Not much to say on this one. Not many people are using this as an argument thankfully, but the fanatics exist on both sides.

You don’t go through hell for a person who is just a good friend

HOLD IT. FULL STOP.

This one, unlike the previous statement, is one that I have seen a lot. However, when I do see this one, the particular variation often includes a mention of the Patriarchy.

Those of you who read the title of the post may have wondered where the hypocrisy and irony were in this post. Check it. Right here.

See, this is the issue I have with the Steve/Bucky pairing. Personally, I could not care less if Steve was gay. Fluid canon, affects me not at all, so on so forth. The particular pairing, however, I have issues with, due to the reflection of societal values that the argument is making.

The idea that two people, regardless of gender/sexuality, cannot have a meaningful relationship without sexual attraction is a Patriarchal concept.

By saying that Steve and Bucky must want to bang because there is no other reason for the dynamic between the two devalues the relationship that the current iteration of the characters has. Make no mistake, they do have a relationship. They have trust, intimacy, emotional openness, love, and a slew of other things that society says can only exist between people who are sleeping together.

And the irony of people arguing against a Patriarchal interpretation of a pair of characters by imposing different Patriarchal values on them metaphorically kills me.

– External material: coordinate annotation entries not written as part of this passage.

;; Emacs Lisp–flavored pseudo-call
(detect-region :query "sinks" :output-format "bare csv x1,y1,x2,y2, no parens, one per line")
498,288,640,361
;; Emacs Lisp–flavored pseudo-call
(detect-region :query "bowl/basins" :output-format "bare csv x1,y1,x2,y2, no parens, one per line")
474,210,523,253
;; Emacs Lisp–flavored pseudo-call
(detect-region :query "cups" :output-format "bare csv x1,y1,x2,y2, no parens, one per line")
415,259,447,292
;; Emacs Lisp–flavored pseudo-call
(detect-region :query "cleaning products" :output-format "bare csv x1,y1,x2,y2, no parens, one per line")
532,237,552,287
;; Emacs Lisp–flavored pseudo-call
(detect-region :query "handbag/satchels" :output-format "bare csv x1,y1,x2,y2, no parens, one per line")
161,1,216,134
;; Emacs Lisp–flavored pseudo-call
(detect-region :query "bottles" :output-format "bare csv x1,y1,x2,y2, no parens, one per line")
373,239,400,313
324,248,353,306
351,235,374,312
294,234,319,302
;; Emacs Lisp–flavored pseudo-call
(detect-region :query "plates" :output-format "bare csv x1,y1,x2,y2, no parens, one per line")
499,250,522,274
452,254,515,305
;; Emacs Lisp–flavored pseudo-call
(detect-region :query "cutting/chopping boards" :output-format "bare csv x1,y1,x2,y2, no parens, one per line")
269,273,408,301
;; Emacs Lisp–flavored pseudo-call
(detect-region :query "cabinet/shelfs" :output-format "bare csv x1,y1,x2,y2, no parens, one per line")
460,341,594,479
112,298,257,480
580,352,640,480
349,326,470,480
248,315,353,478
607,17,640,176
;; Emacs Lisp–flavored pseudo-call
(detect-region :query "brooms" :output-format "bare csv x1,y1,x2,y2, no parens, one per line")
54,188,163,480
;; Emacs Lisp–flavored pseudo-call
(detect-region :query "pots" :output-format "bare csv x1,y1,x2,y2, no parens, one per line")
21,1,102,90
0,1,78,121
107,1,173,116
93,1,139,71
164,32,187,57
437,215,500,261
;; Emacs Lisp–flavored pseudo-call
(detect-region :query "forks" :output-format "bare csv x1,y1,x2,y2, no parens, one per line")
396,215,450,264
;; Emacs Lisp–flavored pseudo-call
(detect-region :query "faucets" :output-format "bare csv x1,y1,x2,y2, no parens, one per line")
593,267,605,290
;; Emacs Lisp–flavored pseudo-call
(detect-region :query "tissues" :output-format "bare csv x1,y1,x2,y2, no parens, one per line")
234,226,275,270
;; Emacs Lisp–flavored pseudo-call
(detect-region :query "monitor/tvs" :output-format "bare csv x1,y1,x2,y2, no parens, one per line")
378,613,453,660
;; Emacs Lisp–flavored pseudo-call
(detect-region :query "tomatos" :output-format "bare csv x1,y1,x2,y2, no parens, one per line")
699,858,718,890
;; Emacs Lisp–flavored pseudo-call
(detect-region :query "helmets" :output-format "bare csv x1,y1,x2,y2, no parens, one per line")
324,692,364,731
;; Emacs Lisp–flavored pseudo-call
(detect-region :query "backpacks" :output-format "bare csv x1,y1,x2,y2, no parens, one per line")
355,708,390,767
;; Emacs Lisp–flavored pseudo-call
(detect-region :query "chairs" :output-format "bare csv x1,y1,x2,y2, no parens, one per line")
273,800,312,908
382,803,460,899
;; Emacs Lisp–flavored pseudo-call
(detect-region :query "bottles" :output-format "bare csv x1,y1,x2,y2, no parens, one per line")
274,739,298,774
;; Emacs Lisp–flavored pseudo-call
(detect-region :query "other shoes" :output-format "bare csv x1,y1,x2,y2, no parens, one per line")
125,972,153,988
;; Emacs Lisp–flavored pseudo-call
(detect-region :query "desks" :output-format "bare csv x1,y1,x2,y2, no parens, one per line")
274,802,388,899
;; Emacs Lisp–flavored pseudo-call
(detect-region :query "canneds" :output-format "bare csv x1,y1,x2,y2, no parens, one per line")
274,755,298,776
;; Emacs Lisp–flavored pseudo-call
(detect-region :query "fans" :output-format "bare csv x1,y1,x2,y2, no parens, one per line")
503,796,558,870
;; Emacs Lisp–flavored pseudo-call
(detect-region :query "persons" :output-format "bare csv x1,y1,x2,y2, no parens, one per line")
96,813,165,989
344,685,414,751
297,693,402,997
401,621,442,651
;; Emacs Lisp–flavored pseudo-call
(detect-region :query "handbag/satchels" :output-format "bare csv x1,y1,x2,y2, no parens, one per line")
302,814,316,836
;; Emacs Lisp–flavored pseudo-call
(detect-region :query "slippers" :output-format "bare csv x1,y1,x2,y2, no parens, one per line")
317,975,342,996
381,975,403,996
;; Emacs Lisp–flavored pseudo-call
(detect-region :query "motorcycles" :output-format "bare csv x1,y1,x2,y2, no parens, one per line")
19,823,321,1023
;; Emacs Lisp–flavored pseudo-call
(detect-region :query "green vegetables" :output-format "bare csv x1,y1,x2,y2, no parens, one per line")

I have friends that I love and would constantly stick my neck out for of a wide variety of genders, sexualities, politics, what have you. I share emotional intimacy with them on a regular basis. The grand majority of them, I will likely never be romantically/sexually involved with.

Hetero/Homosocial relationships are an element of society that goes back as far as we have recorded history, but for some reason, modern American society has decided that such things cannot exist between people. It sickens me, because a large part of it simply becomes part of Advertising culture. “Sex is paramount, sex is all, without sex, a relationship of any kind is meaningless. If you are not having sex, you are meaningless. Buy our products, have sex,” say the billboards. As do the Twitter boards apparently.

Is Consumer Capitalism to blame for the societal trend? I don’t know. These are just the patterns I see.

Well, that’s the rant for today. Keep overreacting, Internet humans, it gives me some good material. And keep making fanart. I may not agree with your shipping, but some of you are crazy good artists.